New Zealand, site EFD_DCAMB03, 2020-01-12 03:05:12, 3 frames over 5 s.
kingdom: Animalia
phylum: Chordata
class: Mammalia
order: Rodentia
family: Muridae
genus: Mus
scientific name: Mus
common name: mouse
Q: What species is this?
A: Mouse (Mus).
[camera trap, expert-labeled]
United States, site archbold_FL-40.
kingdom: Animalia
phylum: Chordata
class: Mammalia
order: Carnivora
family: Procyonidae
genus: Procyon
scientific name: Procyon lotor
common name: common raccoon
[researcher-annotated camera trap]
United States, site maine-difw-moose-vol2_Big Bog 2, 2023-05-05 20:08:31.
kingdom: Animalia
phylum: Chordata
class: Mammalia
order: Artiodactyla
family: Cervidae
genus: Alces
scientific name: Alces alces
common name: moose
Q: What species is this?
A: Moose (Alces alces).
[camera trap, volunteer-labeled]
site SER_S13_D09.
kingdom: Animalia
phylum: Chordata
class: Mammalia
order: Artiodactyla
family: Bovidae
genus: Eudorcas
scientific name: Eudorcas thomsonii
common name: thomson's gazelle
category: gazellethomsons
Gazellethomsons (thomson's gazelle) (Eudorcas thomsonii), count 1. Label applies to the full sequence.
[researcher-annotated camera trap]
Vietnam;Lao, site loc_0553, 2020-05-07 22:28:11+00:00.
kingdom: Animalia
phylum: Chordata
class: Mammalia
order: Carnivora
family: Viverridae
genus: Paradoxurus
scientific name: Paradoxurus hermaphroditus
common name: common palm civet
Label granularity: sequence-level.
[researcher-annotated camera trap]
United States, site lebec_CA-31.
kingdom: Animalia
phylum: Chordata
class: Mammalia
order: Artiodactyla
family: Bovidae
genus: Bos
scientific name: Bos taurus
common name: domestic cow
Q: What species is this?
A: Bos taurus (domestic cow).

________________________

Task directions
For the word "name", find all matching lines in the entries above and copy them out.

Written answer
scientific name: Mus
common name: mouse
scientific name: Procyon lotor
common name: common raccoon
scientific name: Alces alces
common name: moose
scientific name: Eudorcas thomsonii
common name: thomson's gazelle
scientific name: Paradoxurus hermaphroditus
common name: common palm civet
scientific name: Bos taurus
common name: domestic cow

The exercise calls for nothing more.